First and foremost, Beyoncé's masterpiece is a cultural and political anthem, a wrenching exploration of the "undeniable power of a black woman's vulnerability," the richness of Yoruba culture, the verse of Warsan Shire, and the glory of #blackgirlmagic.
But the album has had a secondary effect: It has allowed me and many women to hold a rawer, deeper, more honest conversation about infidelity with our partners.
"See, this is what I wish I could have done with my ex-husband when he cheated on me," I tell my second (and last) husband, Pat Dixon, as he watches Lemonade with me (his first time, my fourth). "You see how angry Beyoncé is? Do you notice anything? She's really angry, isn't she?"
Beyoncé is ripping it up onscreen, elegantly wielding a baseball bat in wicked style with a glint in her eyes: smashing windows, cars, security cameras, and, most of all, boundaries to what is stigmatized or what is too often left unspoken. And she hasn't even gotten started on the monster truck yet.
"It's even more than the anger, though," Pat observes as the visual album dazzles him -- how could it not? "She's like Woman Jesus. She got cheated on for all of us."
But then, as soon as the hour-long Beyoncé masterpiece concludes, my husband pulls a song up on his phone and positions the speakers next to his ear, exaggeratedly bobbing his head and nodding to the beat.

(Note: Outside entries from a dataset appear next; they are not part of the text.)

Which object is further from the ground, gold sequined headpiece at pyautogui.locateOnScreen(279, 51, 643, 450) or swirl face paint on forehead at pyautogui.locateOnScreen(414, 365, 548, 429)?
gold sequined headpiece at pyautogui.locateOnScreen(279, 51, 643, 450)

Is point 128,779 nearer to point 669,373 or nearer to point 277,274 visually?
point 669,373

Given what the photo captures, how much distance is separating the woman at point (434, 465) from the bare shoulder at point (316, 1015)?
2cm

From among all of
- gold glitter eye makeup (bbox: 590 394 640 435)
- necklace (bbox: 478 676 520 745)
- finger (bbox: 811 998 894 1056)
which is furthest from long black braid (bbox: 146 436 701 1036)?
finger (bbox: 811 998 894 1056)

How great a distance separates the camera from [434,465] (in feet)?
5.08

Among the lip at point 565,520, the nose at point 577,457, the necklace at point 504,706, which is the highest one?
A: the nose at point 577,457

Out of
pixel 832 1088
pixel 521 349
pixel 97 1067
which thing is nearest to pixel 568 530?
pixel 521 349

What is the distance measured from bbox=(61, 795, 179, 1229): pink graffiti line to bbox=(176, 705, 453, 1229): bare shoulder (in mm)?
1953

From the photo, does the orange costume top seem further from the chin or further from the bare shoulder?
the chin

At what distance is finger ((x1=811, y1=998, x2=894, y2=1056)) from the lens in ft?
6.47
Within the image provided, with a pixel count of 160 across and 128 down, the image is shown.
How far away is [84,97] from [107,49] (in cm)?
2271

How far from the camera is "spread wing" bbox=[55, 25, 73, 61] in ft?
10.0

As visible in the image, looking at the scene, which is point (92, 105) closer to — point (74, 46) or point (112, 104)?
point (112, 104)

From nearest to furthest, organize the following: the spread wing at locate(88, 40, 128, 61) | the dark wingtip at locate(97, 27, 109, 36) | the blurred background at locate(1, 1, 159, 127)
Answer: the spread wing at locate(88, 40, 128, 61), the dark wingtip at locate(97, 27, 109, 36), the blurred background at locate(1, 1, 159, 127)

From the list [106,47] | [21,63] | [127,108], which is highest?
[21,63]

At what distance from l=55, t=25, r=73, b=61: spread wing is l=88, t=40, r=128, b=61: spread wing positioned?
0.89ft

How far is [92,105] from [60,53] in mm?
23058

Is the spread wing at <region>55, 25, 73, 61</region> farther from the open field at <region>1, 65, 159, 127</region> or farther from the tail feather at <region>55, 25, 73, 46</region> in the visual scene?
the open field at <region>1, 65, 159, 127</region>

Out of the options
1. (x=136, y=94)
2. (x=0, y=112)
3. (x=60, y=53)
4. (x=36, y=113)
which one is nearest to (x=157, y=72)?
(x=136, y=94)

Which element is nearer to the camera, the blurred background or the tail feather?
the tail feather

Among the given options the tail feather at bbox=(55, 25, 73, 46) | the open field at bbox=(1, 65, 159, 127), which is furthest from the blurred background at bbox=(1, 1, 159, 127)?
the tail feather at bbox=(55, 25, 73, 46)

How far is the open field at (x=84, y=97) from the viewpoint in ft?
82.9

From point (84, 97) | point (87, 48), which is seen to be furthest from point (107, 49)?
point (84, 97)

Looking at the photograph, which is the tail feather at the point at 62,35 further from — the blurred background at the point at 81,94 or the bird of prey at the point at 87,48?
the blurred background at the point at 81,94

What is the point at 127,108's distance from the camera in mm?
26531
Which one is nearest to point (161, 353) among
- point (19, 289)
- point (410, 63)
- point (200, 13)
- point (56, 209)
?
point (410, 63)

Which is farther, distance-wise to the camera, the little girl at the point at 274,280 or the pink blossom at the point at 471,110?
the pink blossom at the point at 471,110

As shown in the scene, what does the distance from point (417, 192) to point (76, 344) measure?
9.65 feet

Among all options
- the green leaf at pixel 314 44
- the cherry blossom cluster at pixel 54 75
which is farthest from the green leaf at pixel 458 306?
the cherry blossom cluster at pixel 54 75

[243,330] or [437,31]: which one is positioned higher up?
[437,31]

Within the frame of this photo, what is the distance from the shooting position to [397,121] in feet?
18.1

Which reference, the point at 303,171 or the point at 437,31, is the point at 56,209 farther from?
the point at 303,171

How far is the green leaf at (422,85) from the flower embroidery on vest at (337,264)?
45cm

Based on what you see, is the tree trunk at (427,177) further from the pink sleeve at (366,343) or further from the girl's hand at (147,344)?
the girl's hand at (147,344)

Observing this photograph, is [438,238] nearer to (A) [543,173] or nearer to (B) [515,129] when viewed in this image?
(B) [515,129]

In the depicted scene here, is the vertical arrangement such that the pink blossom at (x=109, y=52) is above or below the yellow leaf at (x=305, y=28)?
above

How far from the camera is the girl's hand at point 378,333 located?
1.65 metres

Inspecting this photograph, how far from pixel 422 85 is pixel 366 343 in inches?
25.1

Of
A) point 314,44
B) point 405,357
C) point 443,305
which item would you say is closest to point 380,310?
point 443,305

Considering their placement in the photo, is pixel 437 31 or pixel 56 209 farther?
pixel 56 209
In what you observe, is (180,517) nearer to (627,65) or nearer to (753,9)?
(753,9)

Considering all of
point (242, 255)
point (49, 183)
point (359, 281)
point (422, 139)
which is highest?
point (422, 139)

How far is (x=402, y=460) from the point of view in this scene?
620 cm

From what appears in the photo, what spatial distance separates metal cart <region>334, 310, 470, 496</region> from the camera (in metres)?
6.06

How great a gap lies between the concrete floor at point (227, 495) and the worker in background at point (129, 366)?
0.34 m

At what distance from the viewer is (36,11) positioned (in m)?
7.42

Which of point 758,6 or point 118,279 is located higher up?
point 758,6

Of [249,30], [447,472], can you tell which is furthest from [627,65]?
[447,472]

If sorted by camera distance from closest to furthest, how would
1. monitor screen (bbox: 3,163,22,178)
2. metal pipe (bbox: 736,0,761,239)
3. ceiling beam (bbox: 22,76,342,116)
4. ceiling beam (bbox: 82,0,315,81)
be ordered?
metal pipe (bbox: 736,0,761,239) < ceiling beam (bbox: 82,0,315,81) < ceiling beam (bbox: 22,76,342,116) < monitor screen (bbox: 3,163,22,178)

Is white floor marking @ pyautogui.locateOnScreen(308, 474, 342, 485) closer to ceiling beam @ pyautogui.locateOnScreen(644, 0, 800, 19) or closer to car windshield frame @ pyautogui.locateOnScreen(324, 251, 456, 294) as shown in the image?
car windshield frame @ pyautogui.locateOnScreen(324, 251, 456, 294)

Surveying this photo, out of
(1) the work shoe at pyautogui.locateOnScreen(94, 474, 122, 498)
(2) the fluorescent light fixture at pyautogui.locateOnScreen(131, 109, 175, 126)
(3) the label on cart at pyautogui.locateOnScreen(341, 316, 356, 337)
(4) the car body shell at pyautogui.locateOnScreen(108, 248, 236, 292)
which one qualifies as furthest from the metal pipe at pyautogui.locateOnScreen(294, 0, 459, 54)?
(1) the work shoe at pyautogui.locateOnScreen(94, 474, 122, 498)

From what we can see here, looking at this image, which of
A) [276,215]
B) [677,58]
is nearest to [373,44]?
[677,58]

It is Jay Z's "99 Problems."
I quote my favorite Lemonade lyrics ("What's worse, looking jealous or crazy? Jealous or crazy/ More like being walked all over lately, walked all over lately, I'd rather be crazy") as he counters with rival lines from "99 Problems" ("If you're having girl problems, I feel bad for you son/ I got 99 problems but a bitch ain't one").
I cue up Lemonade -- again -- and use it as a hyperstylized musical and visual backdrop as I relay my own saga of cheating and betrayal.
There is something so cathartic about witnessing a woman who is the absolute definition of flawlessness breaking down (and building herself back up). With Lemonade, Beyoncé provides the average woman with a pathway to open the floodgates of shame and start down the redemptive route to salvation.
I hadn't fully realized how difficult I found it to reveal the full extent of my utter humiliation in my first marriage -- to the love of my life in my final one.
Confessing to your husband the extent of the disrespect you tolerated as a wife can feel like telling a secret you always kept deeply buried. "Here's the story of how my first husband saw clearly my worthlessness," the secret goes, "and now I am telling you the brutal ramifications."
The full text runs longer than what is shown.